Apodrepanulatrix liberaria
- Conservation status: Vulnerable (NatureServe)

Scientific classification
- Kingdom: Animalia
- Phylum: Arthropoda
- Class: Insecta
- Order: Lepidoptera
- Family: Geometridae
- Genus: Apodrepanulatrix
- Species: A. liberaria
- Binomial name: Apodrepanulatrix liberaria (Walker, 1860)
- Synonyms: Apicia liberaria Walker, 1860; Macaria integraria Walker, 1861; Aspilates lintneraria Packard, 1874; Diastictis helena Hulst, 1896;

= Apodrepanulatrix liberaria =

- Authority: (Walker, 1860)
- Conservation status: G3
- Synonyms: Apicia liberaria Walker, 1860, Macaria integraria Walker, 1861, Aspilates lintneraria Packard, 1874, Diastictis helena Hulst, 1896

Species of moth

Apodrepanulatrix liberaria, the New Jersey tea inchworm, is a moth in the family Geometridae.
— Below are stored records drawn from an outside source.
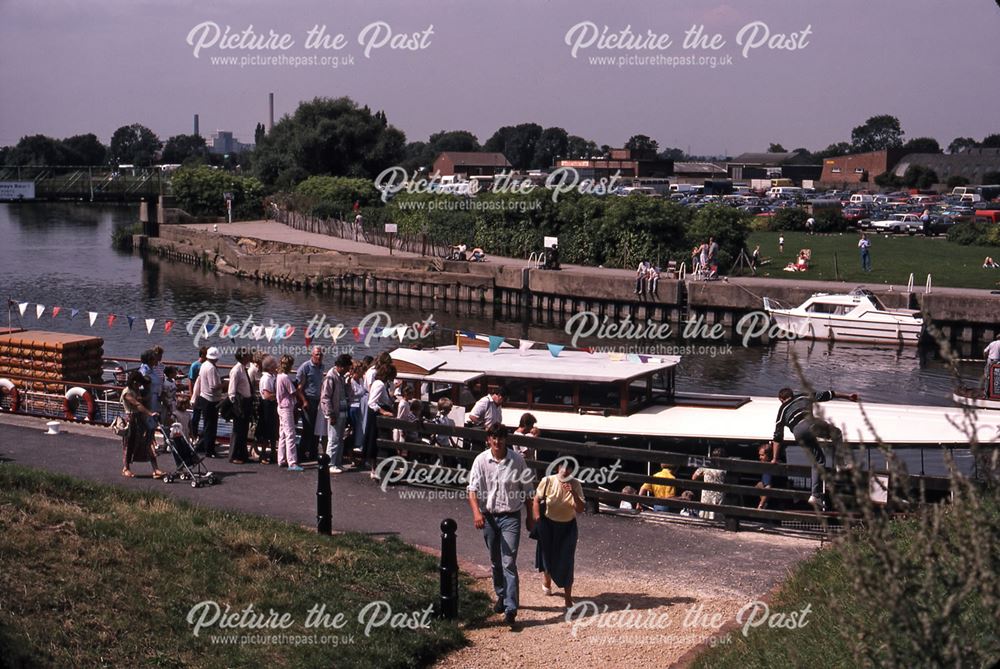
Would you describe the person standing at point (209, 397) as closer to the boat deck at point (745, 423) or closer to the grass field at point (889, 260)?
the boat deck at point (745, 423)

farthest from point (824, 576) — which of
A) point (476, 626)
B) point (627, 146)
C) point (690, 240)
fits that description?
point (627, 146)

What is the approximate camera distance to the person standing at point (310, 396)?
58.4ft

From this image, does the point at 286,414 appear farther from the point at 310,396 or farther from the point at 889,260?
the point at 889,260

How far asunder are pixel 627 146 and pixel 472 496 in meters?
183

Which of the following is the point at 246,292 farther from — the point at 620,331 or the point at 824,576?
the point at 824,576

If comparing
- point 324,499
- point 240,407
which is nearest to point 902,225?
point 240,407

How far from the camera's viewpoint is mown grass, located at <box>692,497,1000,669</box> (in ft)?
19.7

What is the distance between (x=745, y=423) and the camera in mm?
19969

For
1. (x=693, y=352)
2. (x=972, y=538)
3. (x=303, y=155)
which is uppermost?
(x=303, y=155)

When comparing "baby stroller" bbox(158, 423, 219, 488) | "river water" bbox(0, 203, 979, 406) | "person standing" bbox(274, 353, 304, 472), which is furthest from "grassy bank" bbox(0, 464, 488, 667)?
"river water" bbox(0, 203, 979, 406)

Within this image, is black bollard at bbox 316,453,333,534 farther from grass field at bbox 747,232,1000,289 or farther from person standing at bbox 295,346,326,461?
grass field at bbox 747,232,1000,289

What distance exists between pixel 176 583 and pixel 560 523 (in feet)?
12.9

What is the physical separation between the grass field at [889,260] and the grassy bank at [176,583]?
42.3 m

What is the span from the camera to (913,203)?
105000 mm
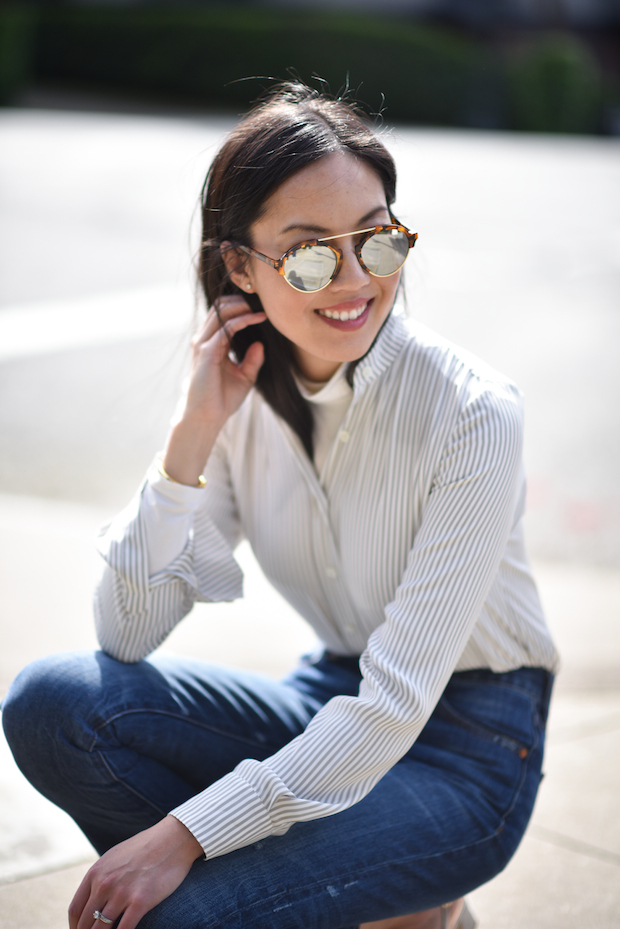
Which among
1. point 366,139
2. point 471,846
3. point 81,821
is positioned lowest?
point 81,821

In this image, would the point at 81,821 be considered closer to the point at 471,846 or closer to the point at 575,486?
the point at 471,846

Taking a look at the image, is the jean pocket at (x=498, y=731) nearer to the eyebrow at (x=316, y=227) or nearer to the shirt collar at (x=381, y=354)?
the shirt collar at (x=381, y=354)

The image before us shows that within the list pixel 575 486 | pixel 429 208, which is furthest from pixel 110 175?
pixel 575 486

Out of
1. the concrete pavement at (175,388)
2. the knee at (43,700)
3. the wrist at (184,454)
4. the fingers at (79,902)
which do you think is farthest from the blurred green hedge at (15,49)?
the fingers at (79,902)

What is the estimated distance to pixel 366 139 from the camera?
186 cm

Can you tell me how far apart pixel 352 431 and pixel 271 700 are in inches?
22.5

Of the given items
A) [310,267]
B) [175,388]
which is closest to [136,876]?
[310,267]

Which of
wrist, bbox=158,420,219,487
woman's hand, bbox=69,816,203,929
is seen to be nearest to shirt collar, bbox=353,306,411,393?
wrist, bbox=158,420,219,487

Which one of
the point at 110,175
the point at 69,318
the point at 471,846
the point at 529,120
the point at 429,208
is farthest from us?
the point at 529,120

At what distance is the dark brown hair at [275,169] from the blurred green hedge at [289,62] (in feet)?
64.5

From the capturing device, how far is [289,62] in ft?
70.4

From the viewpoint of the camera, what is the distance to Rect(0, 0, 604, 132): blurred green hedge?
21156 millimetres

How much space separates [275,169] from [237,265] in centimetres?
26

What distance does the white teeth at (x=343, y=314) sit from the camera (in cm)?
189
It was described by Francis Walker in 1860. It is found from extreme southern Quebec and southern Ontario southward into northern Florida and Mississippi. It is listed as endangered by state authorities in the US states of Massachusetts and Connecticut.

The wingspan is 25–35 mm.

The larvae feed on Ceanothus americanus.